I need to know if this is common with all fulfillment services, and if there is a fulfillment service that takes this issue into consideration.

I ordered a shirt, from a fulfillment company.
However, there is something that I realized. 
Since the design is a max certain size, the larger the shirt printed on, the design remains the same size.
So, the image that buyers see, when viewing the shirt in the shop, shows the letters or image across a whole front portion of the shirt.

But, if someone orders a large size, the actual product, when they receive it, will not look
the same as the image. This is due to the larger shirt size, and design being the same size. 
The larger shirt will cause the image to look smaller on the shirt.

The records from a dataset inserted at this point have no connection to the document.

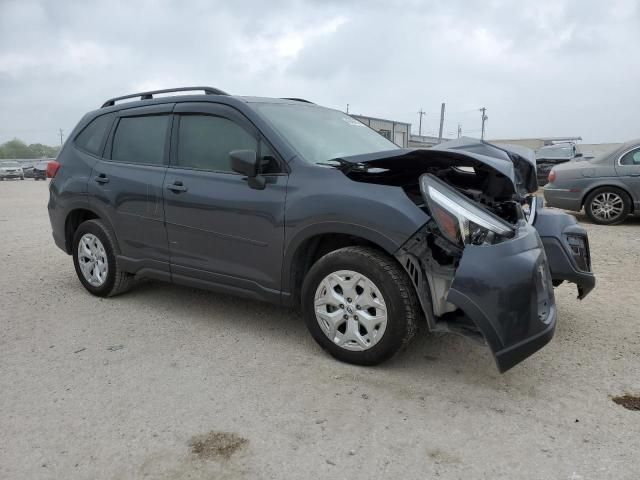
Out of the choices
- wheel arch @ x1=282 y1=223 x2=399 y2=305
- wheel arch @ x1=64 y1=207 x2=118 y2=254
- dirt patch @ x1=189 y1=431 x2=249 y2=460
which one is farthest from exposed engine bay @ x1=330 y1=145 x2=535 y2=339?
wheel arch @ x1=64 y1=207 x2=118 y2=254

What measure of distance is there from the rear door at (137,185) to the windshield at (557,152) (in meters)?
16.7

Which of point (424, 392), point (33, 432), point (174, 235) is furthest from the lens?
point (174, 235)

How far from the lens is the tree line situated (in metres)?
91.9

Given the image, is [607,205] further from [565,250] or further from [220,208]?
[220,208]

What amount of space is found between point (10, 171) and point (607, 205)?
4153cm

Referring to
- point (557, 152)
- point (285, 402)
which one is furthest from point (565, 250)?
point (557, 152)

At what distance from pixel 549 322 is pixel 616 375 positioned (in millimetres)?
733

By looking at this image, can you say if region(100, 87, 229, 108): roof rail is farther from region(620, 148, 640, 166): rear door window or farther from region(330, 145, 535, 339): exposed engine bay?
region(620, 148, 640, 166): rear door window

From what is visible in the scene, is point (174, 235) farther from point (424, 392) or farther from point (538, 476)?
Result: point (538, 476)

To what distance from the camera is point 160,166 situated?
4.34 meters

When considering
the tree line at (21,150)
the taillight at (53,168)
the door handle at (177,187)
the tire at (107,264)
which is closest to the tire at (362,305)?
the door handle at (177,187)

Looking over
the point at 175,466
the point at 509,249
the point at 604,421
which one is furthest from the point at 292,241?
the point at 604,421

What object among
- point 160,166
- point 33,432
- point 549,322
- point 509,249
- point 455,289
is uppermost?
point 160,166

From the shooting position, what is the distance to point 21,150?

So if a customer is expecting to have some awesome graphic lettering across the chest, as shown in 
the preview image, they will instead receive a shirt where the lettering does not expand
out across the chest, as shown in the preview. 

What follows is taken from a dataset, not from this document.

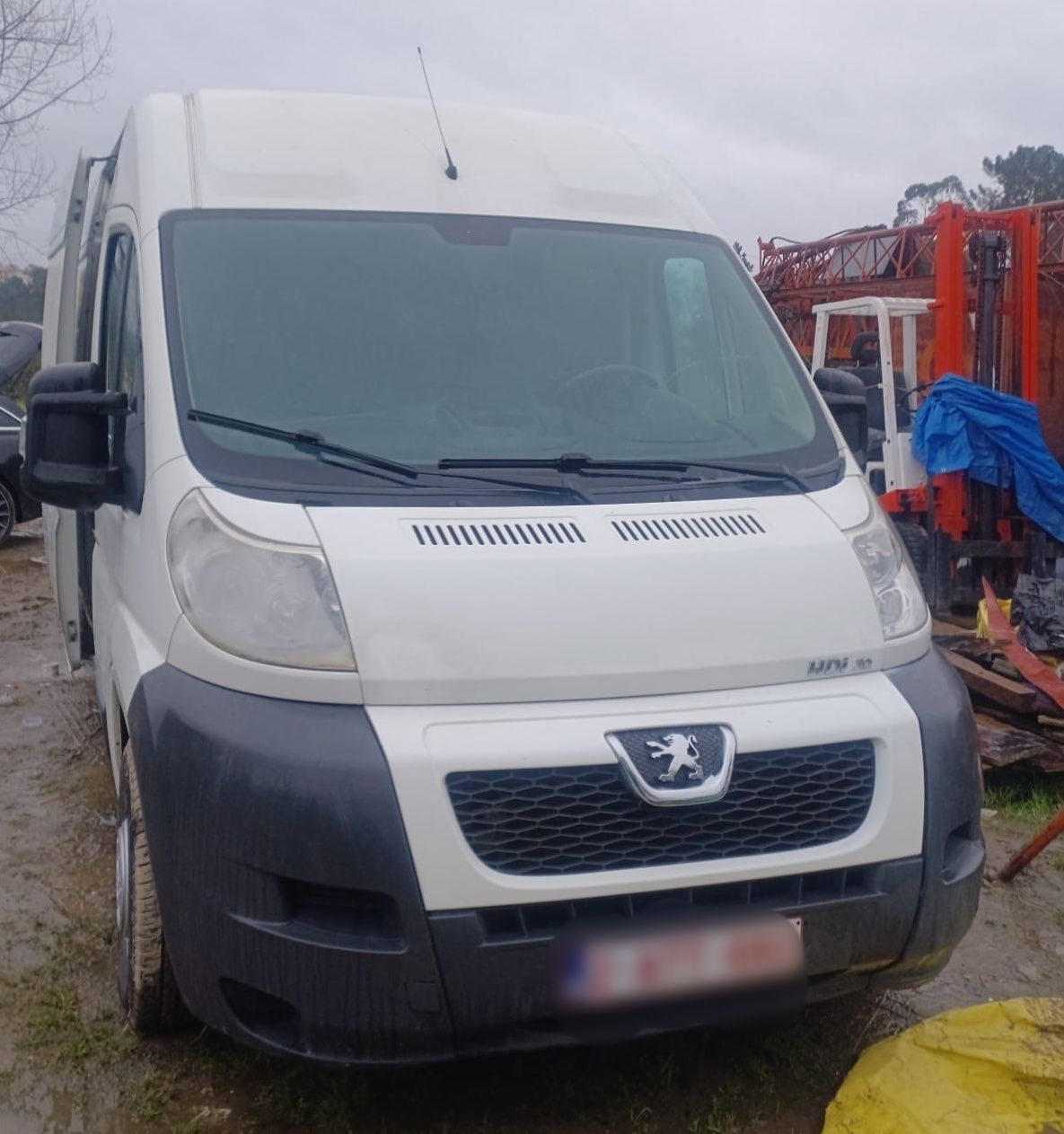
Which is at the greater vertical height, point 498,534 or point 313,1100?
point 498,534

I ordered an XL shirt from one of my designs. 
The design is as I described above, not as large as it looks on the actual shirt preview from online.
To me, I would still wear it, and I can modify designs with this in mind, to create less
of the appearance of a smaller design on a larger shirt. 
Had my design been printed on a small shirt, it would have probably looked just like the 
shirt preview, and the lettering would have spanned further across the chest.

Now imagine if someone ordered a 3XL, and getting a shirt with a design really small on the front, compared to what they seen online. 
I am guessing this is an issue for all fulfillment services? 
Unless there is one that scales the design to the shirt size, to accommodate.


----------



## puw (Apr 12, 2015)

I see this is an old post but should anyone land on this as I did, I wanted to let other members know of a youtube video that shows how to setup your designs from a template based on different sizes.

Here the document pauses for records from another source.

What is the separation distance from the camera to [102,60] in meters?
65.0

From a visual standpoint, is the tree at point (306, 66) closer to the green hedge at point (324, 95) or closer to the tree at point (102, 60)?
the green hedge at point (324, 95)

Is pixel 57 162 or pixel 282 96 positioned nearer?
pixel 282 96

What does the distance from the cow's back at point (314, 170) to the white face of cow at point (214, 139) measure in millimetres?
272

Your example sounds like the designer just sent in one design for all sizes.


----------



## yarbsea (Jan 28, 2015)

3Xl is the way to go on this on...


----------



## Pressera (Jun 11, 2015)

The problem you described is related to all major fulfilment centres: Printful, Print Aura, Merchify and others. It is always better to have your own mockups and display the artwork size as it is real. Keep in mind that standard printing area is 12"x16" and calculate proportionally what design size has to be displayed for S-3XL t-shirts.


----------